La permissivité absolue et son corollaire d’impunité ont conduit à bien de dérives : violations flagrantes de la loi, rackets et trafics en tous genres. La corruption s’est largement démocratisée, devenant la racine nourricière du système politique en place. Dans ces conditions, l’esprit citoyen est en grave recul, rendant tout sursaut illusoire dans l’immédiat. Le désarroi est tel qu’il ouvre la voie à toutes sortes d’aventures. Comment faire renaitre l’esprit du 26 Mars ? Le 26 Mars se caractérisait surtout par sa soif de changement. « An te korole fe, fo kura » [Nous ne voulons plus de l’ancien, mais du nouveau] chantaient allègrement ses citoyens acteurs. Aujourd’hui, ils se sentent trahis et abandonnés. L’immensité du champ de ruines, la brutalité du réel, la complexité et l’urgence des défis incitent peu à l’espoir. Le changement semble banni de l’ordre du jour. Dans un tel contexte de faillite économique, social, culturel et éthique, tout peut arriver. L’échec patent du système éducatif, la faillite des politiques économiques imposées par les bailleurs de fonds, des modèles « démocratiques » importés à coups d’élections auxquelles participent à peine 10% de la population, pourtant financées de l’extérieur pour satisfaire les besoins de parade démocratique d’une élite coupée du pays réel.
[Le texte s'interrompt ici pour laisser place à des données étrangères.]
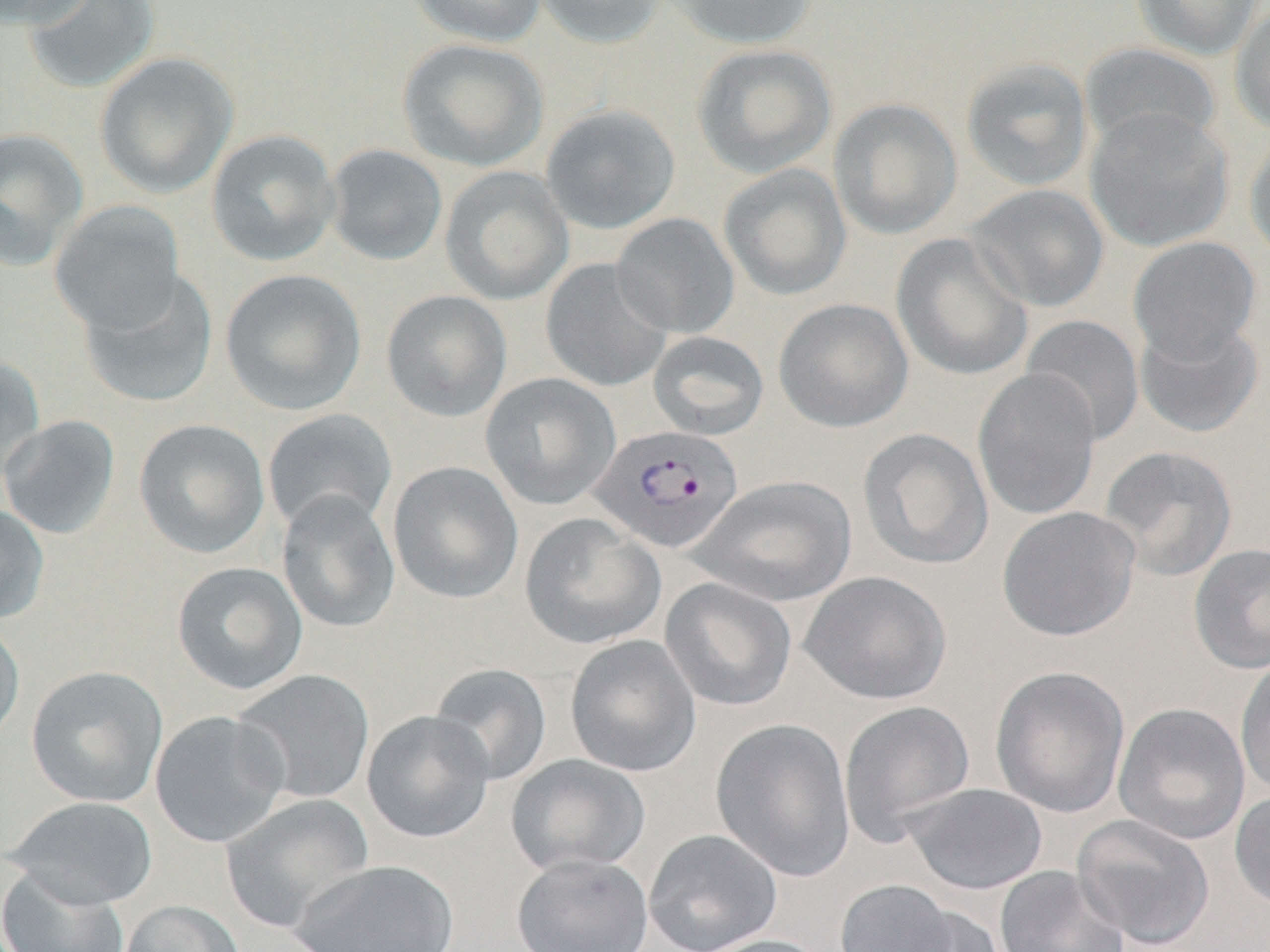 Approximate bounding boxes as [x1, y1, x2, y2] in pixels. Uninfected red blood cell locations: [0, 0, 97, 30], [22, 0, 160, 94], [407, 0, 546, 47], [533, 0, 668, 49], [667, 0, 818, 49], [1132, 0, 1263, 60], [1229, 4, 1270, 134], [397, 38, 549, 172], [1079, 42, 1222, 156], [692, 43, 837, 177], [95, 52, 239, 198], [960, 57, 1094, 192], [829, 98, 962, 240], [540, 104, 680, 234], [1085, 107, 1234, 252], [1245, 127, 1270, 267], [0, 129, 88, 270], [207, 129, 340, 266], [324, 144, 448, 266], [719, 164, 852, 301], [440, 166, 574, 305], [966, 184, 1109, 313], [50, 200, 185, 334], [611, 213, 739, 338], [891, 233, 1034, 382], [1128, 236, 1262, 364], [540, 258, 673, 393], [220, 269, 367, 416], [78, 270, 218, 409], [381, 290, 512, 422], [773, 298, 914, 432], [1021, 315, 1145, 446], [1135, 318, 1264, 438], [647, 330, 769, 441], [0, 354, 46, 486], [972, 368, 1102, 521], [480, 372, 621, 510], [262, 408, 397, 535], [0, 415, 120, 539], [133, 419, 270, 558], [857, 428, 994, 571], [1099, 445, 1239, 582], [388, 461, 523, 604], [692, 474, 857, 607], [276, 490, 400, 634], [0, 502, 49, 624], [997, 506, 1140, 642], [520, 513, 665, 650], [1188, 543, 1270, 674], [171, 561, 308, 695], [799, 571, 953, 705], [660, 577, 797, 712], [0, 616, 25, 749], [565, 634, 701, 777], [1234, 655, 1270, 798], [428, 663, 553, 786], [26, 665, 168, 807], [990, 665, 1130, 818], [232, 669, 375, 804], [838, 699, 976, 846], [1113, 702, 1251, 845], [362, 709, 495, 843], [149, 710, 289, 849], [710, 717, 856, 881], [505, 753, 650, 875], [903, 783, 1047, 895], [1230, 788, 1270, 911], [220, 793, 374, 933], [5, 796, 160, 909], [1072, 814, 1215, 950], [643, 829, 782, 952], [512, 853, 653, 951], [290, 860, 460, 952], [994, 865, 1129, 952], [0, 866, 129, 952], [835, 879, 960, 952], [118, 900, 245, 952], [897, 905, 1005, 952], [697, 934, 833, 952]. Plasmodium vivax-infected red blood cell locations: [591, 424, 743, 555]. Slide-level diagnosis: Plasmodium vivax. One field of a larger specimen. Thin blood film. Image is 1270×952 pixels. May-Grünwald-Giemsa-stained preparation. Optical microscopy. 1000x magnification.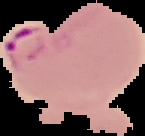

Cell region segmented out of the field of view; the surrounding area is masked to black. From a thin blood smear. Malaria status: parasitized. Image is 145×136 pixels.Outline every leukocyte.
L’insouciance morbide du pouvoir et de ses soutiens extérieurs risque de conduire à des explosions de colère. Le cas burkinabé en témoigne. Le cycle semble loin d’être terminé. Dans le cas malien, la dépolitisation accentuée et le grave recul de l’esprit citoyen aggravent les incertitudes face à l’avenir. Dans ces conditions, les frustrations d’une jeunesse aux abois et l’absence de perspectives constituent une menace réelle pour le pays. L’absence d’encadrement politique de cet ouragan qui s’accumule à l’horizon, risque, si l’on n’y prend garde, de conduire à bien d’aventures de type fasciste qui ne dérangeront guère les puissants du monde. La démocratie est devenue un slogan creux qui n’assouvit point la faim des laissés pour compte nombreux de l’ordre démocratique mondial. Le Mali est dans une nouvelle zone de tempête. Il y a urgence de tirer toutes les leçons du 26 Mars. Le seul réconfort face à l’incendie qui monte, c’est espérer qu’un monde enfin nouveau surgisse des cendres de celui qui est entré en putréfaction avancée. Mais seuls les Maliennes et les Maliens sont en mesure d’inventer leur propre avenir, en osant prendre en main leur propre destin.